* _Texto para leer_
Análisis y Actualidad,  Formación

Declaración político-ideológica como criterio de partida militante

Lo que sigue es la parte final de una carta dirigida a los compañeros de Insurgente tras la detención que sufrí en 2006. En dicha misiva, en la que daba explicaciones acerca de mi relación con el PCE(r) y justo antes de entrar en ellas, decía: “…pienso que para que esta explicación sea realmente más completa debo incluir, aunque sólo sea a grandes rasgos, mi posición política general más allá de lo que se refiere a un partido en concreto. Por lo demás, que haya elegido los medios progresistas gaditanos para tal propósito no ha de extrañar, pues es entre ellos donde desarrollé el grueso de mi actividad militante hasta 1993, año en que tuve que pasar a la clandestinidad.”. Al ser una declaración de línea de conjunto, repite frases del texto anterior, si bien desarrolla más determinados puntos, pues no se hizo con el criterio de que se ajustara a una hoja por delante y por detrás. De alguna manera, y sin perder su condición de declaración sintética, complementa a La comprensión como ánimo. En cualquier caso, he preferido dejar el texto tal cual, a pesar de que pueda resultar en algún momento redundante con respecto al anterior, para que no pierda su carácter precisamente de conjunto.

A pesar de crisis en el movimiento comunista internacional, a pesar de “caídas de Muro”, la única perspectiva de futuro sigue siendo la de la Revolución Socialista a escala mundial que supere el actual marco capitalista e imperialista. Un marco que después de más de un siglo –y ahora bajo los eufemismos de “neoliberalismo” y “mundialización”– mantiene a más de la mitad de la población mundial en la miseria; ha provocado una hecatombe social en los países del Este, librándolos al mejor postor; ha instalado la precarización crónica y la superexplotación en grandes sectores de población de los países desarrollados comenzando, pero no sólo, por los inmigrantes; y mantiene la situación internacional en permanente inseguridad bélica como consecuencia, no de pretendidas guerras antiterroristas, sino como siempre, de la pugna entre países imperialistas por mantener o disputar hegemonías. El socialismo no está predeterminado, pero sí la disyuntiva “socialismo o barbarie”.

* _Ejercicio breve 1_
Responde a estas preguntas sobre la declaración político-ideológica:
(a) ¿En qué año tuvo lugar la detención que se menciona?
(b) ¿Hasta qué año se desarrolló el grueso de la actividad militante en los medios progresistas gaditanos?
(c) ¿Bajo qué eufemismos se presenta ahora el marco capitalista e imperialista?
* _Ejercicio breve 2_
Prosigue la declaración político-ideológica a partir de su última frase.

[Una serie de registros]
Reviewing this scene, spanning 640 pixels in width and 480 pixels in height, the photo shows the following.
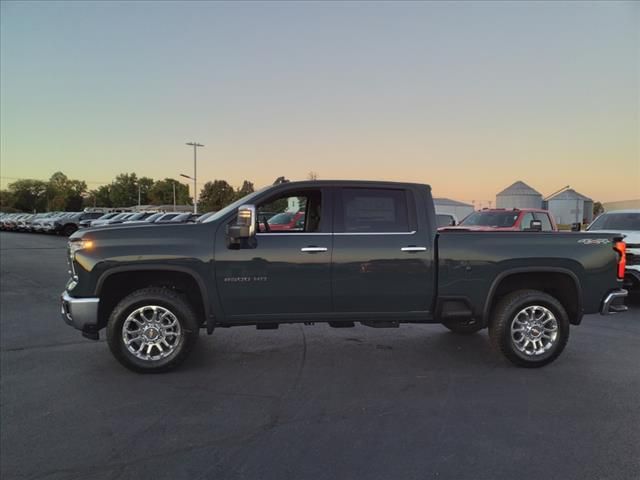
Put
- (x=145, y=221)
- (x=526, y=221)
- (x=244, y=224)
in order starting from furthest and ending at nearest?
(x=526, y=221) < (x=145, y=221) < (x=244, y=224)

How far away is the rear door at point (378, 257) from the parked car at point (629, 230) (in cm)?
391

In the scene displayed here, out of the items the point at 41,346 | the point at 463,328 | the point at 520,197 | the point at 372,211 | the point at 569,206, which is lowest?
the point at 41,346

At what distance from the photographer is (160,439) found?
3.46 m

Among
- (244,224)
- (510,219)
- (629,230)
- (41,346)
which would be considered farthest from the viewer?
(510,219)

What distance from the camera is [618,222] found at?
9703mm

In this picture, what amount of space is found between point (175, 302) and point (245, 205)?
1238 millimetres

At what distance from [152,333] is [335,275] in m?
1.98

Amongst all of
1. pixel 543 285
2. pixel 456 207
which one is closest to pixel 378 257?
pixel 543 285

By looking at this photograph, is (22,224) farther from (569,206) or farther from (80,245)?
(569,206)

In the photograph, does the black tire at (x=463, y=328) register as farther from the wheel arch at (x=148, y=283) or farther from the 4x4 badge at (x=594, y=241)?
the wheel arch at (x=148, y=283)

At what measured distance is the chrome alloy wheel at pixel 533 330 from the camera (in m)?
5.07

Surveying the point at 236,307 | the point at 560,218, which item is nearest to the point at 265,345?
the point at 236,307

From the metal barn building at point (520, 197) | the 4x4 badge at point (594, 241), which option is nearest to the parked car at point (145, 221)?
the 4x4 badge at point (594, 241)

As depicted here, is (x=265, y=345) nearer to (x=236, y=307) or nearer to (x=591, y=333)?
(x=236, y=307)
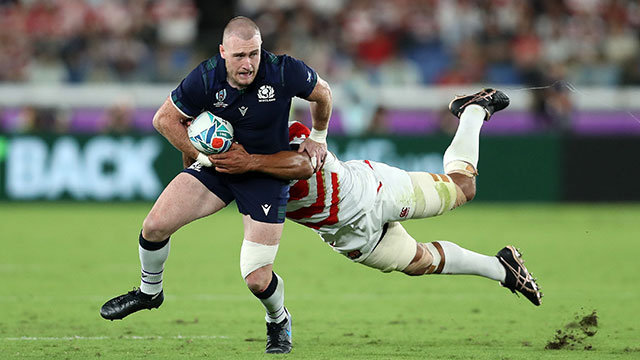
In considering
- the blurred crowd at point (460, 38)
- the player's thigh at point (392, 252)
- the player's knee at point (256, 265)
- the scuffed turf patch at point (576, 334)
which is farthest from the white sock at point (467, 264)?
the blurred crowd at point (460, 38)

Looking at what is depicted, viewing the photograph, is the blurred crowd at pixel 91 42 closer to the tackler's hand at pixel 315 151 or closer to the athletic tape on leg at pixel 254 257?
the tackler's hand at pixel 315 151

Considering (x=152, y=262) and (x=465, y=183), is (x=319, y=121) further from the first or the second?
(x=152, y=262)

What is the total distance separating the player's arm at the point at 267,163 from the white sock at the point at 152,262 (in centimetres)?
72

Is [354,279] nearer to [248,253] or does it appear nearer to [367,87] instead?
[248,253]

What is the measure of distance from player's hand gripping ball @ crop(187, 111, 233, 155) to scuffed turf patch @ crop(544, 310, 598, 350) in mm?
2677

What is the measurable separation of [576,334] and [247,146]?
2.91 metres

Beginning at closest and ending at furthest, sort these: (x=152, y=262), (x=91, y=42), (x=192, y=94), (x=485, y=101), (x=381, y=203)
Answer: (x=192, y=94), (x=152, y=262), (x=381, y=203), (x=485, y=101), (x=91, y=42)

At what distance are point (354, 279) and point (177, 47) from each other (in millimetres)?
11691

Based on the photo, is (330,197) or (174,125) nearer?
(174,125)

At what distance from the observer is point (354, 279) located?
35.8 ft

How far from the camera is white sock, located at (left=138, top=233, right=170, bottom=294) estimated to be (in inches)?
279

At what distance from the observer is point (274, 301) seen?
22.8ft

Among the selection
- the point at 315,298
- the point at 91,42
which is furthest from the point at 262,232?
the point at 91,42

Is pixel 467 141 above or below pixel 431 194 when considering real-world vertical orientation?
above
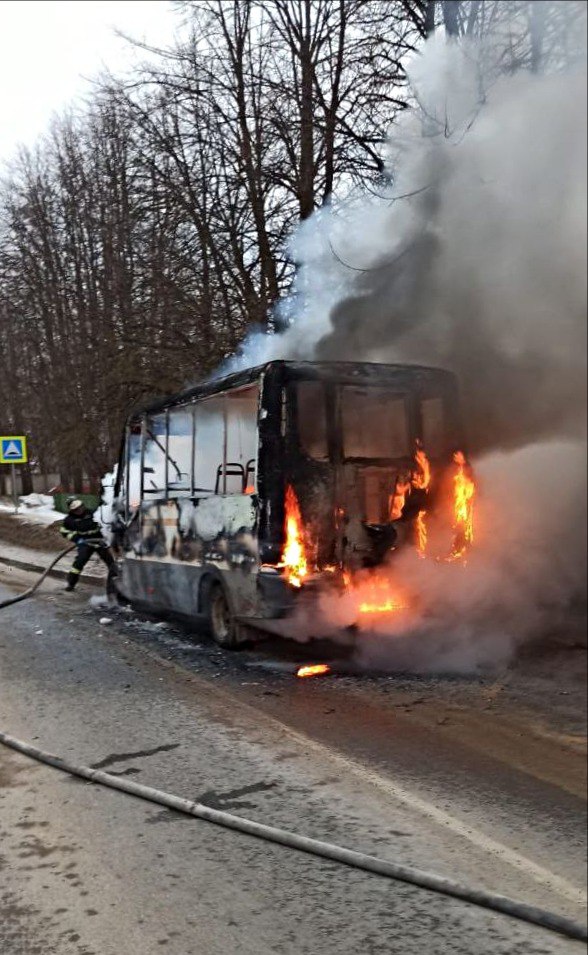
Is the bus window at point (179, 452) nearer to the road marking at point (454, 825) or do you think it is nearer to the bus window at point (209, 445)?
the bus window at point (209, 445)

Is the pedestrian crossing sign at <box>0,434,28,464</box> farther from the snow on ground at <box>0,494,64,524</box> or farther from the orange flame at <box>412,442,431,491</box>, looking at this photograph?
the orange flame at <box>412,442,431,491</box>

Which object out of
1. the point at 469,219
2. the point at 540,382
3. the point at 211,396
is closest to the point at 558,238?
the point at 540,382

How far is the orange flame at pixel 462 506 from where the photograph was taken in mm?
6906

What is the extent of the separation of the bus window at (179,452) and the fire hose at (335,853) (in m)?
3.67

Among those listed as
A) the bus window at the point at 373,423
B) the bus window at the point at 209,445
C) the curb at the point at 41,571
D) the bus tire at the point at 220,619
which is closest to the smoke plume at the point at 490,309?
the bus window at the point at 373,423

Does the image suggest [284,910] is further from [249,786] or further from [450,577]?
[450,577]

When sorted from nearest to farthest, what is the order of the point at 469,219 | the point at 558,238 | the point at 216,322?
the point at 558,238 → the point at 469,219 → the point at 216,322

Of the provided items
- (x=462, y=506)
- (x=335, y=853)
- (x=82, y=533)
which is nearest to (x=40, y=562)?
(x=82, y=533)

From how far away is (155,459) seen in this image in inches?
355

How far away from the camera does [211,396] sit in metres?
7.63

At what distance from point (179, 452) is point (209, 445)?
757 millimetres

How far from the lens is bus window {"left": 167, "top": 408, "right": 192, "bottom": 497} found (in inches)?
322

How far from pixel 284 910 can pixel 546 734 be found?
194 centimetres

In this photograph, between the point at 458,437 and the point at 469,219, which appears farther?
the point at 458,437
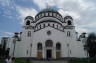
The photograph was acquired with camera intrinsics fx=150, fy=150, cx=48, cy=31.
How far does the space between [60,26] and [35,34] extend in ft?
27.6

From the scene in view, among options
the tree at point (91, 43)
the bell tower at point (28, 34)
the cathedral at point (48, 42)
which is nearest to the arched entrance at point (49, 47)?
the cathedral at point (48, 42)

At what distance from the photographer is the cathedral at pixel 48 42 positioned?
144 feet

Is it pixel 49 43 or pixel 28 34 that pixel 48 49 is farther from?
pixel 28 34

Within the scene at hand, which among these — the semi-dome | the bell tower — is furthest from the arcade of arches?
the semi-dome

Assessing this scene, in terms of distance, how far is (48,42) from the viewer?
147 ft

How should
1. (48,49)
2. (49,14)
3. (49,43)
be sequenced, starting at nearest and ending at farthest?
1. (48,49)
2. (49,43)
3. (49,14)

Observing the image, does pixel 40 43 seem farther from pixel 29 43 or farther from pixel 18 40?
pixel 18 40

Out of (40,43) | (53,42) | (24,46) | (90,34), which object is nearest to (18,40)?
(24,46)

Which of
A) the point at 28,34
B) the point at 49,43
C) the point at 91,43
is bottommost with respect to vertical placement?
the point at 91,43

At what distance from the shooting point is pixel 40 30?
45.4 metres

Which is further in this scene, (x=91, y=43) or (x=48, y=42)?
(x=48, y=42)

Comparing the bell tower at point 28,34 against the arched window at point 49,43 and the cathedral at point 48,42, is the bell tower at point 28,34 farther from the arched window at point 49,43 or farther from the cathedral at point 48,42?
the arched window at point 49,43

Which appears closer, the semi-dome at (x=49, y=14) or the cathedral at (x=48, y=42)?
the cathedral at (x=48, y=42)

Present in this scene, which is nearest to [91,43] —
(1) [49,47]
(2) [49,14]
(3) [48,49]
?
(1) [49,47]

* _Respuesta esperada 1_
(a) En 2006.
(b) Hasta 1993.
(c) Bajo los eufemismos de "neoliberalismo" y "mundialización".

* _Respuesta esperada 2_
Para afrontar la crisis del movimiento comunista internacional es necesario ligarla en todo momento a la crítica de nuestra propia comprensión, tanto del movimiento histórico de superación del capitalismo como de la propia teoría revolucionaria marxista. Con el tiempo, y en la medida en que se desinflen las “neo-explicaciones” acerca del sistema que padecemos (así como las consiguientes propuestas de “tercera vía”) que levantaron el vuelo a partir de los “ladrillos rotos” de Berlín, se impondrá cada vez con más claridad que, más que crisis de marxismo, lo que estamos pasando es una crisis de comprensión del mismo. “Comprensión de la crisis, crítica de nuestra comprensión”, ese será un asunto mayor que los comunistas y revolucionarios en general deberíamos abordar. Ahora bien, este trabajo de rigor tendría que ser afrontado con la máxima flexibilidad política a la hora de encontrar “los mecanismos” que favorezcan la acumulación de fuerzas revolucionarias a partir de la situación adversa aún existente hoy.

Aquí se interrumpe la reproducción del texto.